🤖 AI Summary
Legal paragraph retrieval (LPR) suffers from severe lexical mismatch between queries and paragraphs. To address this, we propose GuRE, a generative query rewriting method that introduces lightweight large language models (LLMs) to legal retrieval for the first time. GuRE employs supervised query rewriting coupled with instruction tuning—achieving retrieval-agnostic performance gains without end-to-end retriever fine-tuning. It leverages a retrieval-augmented evaluation framework and consistently outperforms state-of-the-art baselines across multiple legal retrieval benchmarks, demonstrating strong generalization and practical deployability. Our key contributions are: (1) pioneering the application of LLM-driven generative rewriting to LPR; (2) revealing how distinct training objectives differentially influence retrieval behavior; and (3) releasing an open-source, efficient, plug-and-play query rewriting solution.
📝 Abstract
Legal Passage Retrieval (LPR) systems are crucial as they help practitioners save time when drafting legal arguments. However, it remains an underexplored avenue. One primary reason is the significant vocabulary mismatch between the query and the target passage. To address this, we propose a simple yet effective method, the Generative query REwriter (GuRE).

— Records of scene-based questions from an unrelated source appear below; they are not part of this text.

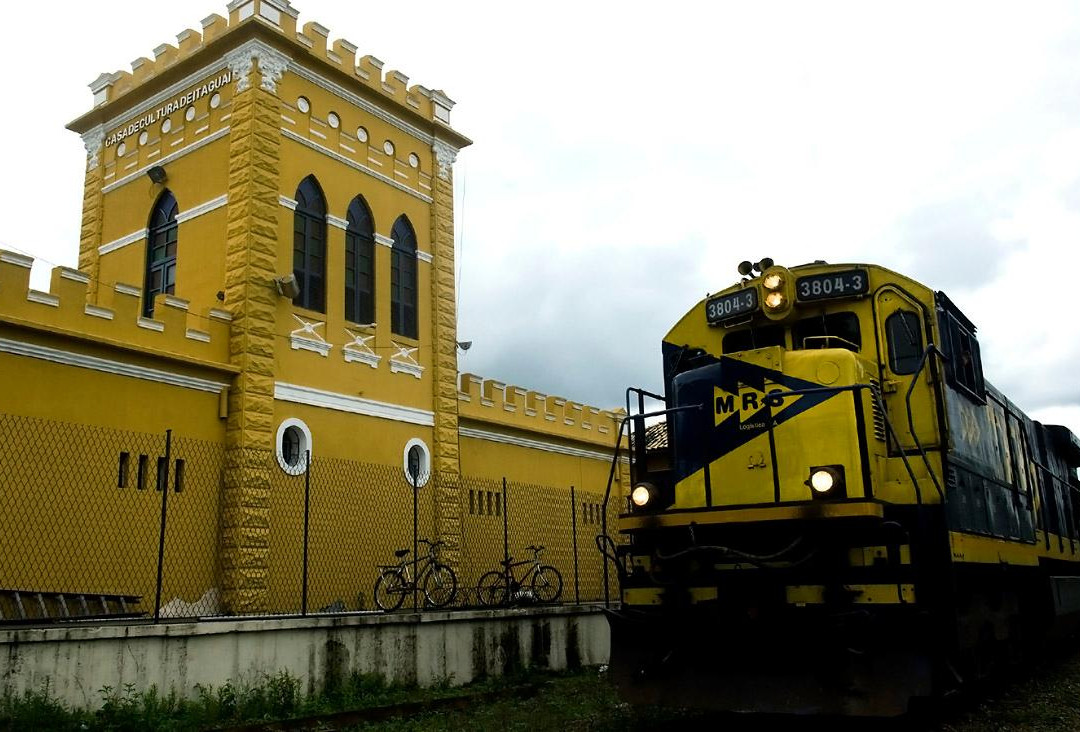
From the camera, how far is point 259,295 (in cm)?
1697

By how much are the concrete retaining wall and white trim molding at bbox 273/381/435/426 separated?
6044 mm

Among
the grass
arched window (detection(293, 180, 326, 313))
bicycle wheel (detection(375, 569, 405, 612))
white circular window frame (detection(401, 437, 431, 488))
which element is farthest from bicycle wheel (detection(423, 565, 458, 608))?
arched window (detection(293, 180, 326, 313))

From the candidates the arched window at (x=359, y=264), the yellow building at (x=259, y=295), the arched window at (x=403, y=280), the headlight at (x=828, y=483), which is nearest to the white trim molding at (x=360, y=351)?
the yellow building at (x=259, y=295)

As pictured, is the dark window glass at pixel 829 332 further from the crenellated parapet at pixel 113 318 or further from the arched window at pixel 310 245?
the arched window at pixel 310 245

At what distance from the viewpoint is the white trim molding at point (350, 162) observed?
18467 millimetres

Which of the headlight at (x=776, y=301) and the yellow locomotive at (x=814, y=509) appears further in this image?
the headlight at (x=776, y=301)

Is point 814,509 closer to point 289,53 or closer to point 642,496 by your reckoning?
point 642,496

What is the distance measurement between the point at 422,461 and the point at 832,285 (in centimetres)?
1240

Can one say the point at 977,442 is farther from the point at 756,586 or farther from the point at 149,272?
the point at 149,272

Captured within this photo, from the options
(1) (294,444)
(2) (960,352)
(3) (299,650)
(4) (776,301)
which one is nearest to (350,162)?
(1) (294,444)

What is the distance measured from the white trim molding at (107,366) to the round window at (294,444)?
4.44ft

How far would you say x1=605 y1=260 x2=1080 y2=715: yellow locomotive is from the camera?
24.1ft

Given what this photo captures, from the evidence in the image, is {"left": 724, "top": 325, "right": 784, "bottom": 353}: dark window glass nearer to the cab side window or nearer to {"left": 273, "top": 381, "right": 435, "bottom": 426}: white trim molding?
the cab side window

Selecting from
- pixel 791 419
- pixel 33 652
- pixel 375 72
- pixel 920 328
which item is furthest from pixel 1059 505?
pixel 375 72
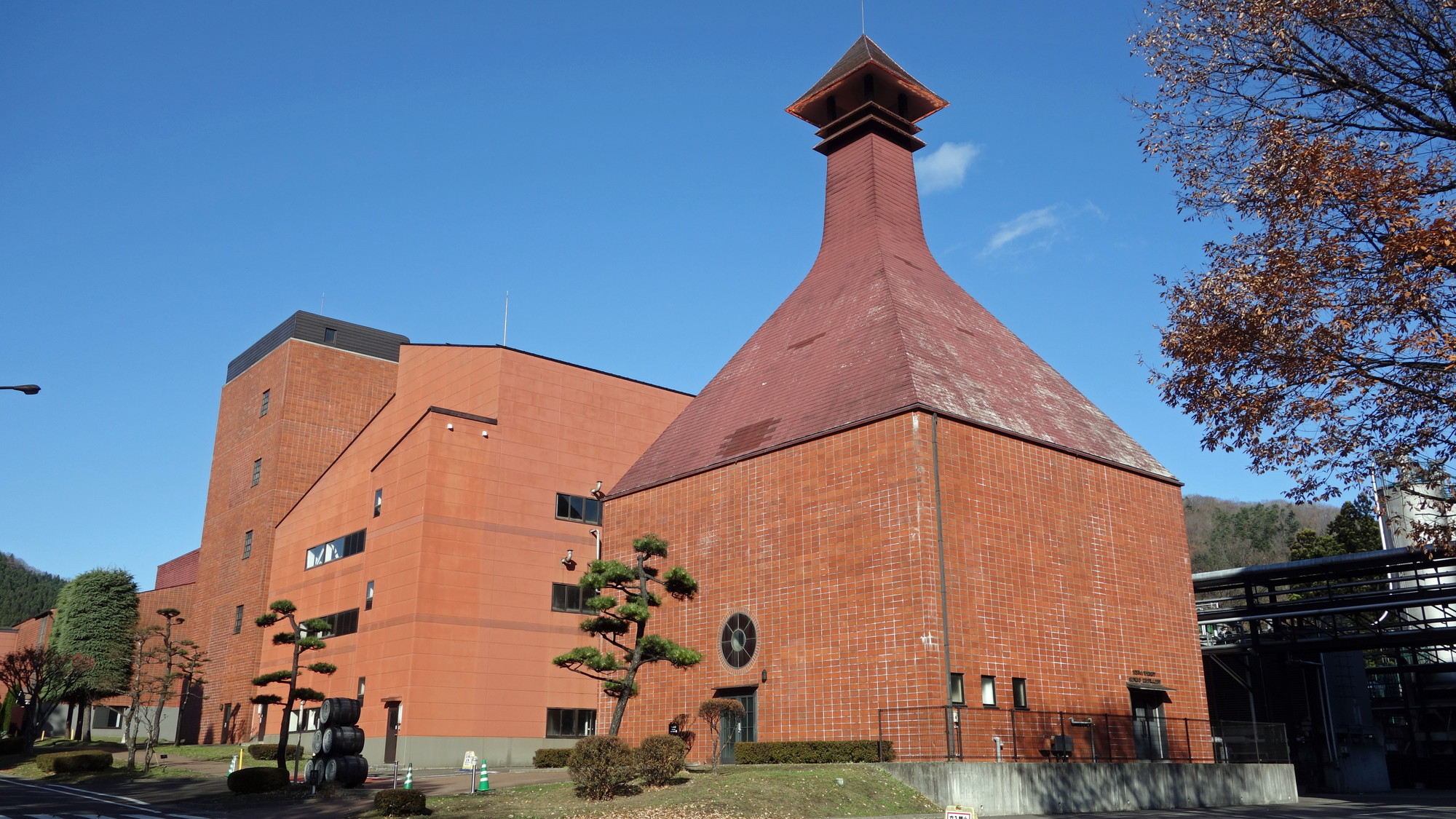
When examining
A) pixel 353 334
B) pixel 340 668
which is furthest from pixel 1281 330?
pixel 353 334

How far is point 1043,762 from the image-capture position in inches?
866

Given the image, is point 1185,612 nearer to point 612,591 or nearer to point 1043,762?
point 1043,762

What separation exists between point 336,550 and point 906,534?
25.0 meters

We leverage the generative capabilities of Large Language Models (LLMs) by training the LLM for query rewriting."Rewritten queries"help retrievers to retrieve target passages by mitigating vocabulary mismatch. Experimental results show that GuRE significantly improves performance in a retriever-agnostic manner, outperforming all baseline methods. Further analysis reveals that different training objectives lead to distinct retrieval behaviors, making GuRE more suitable than direct retriever fine-tuning for real-world applications. Codes are avaiable at github.com/daehuikim/GuRE.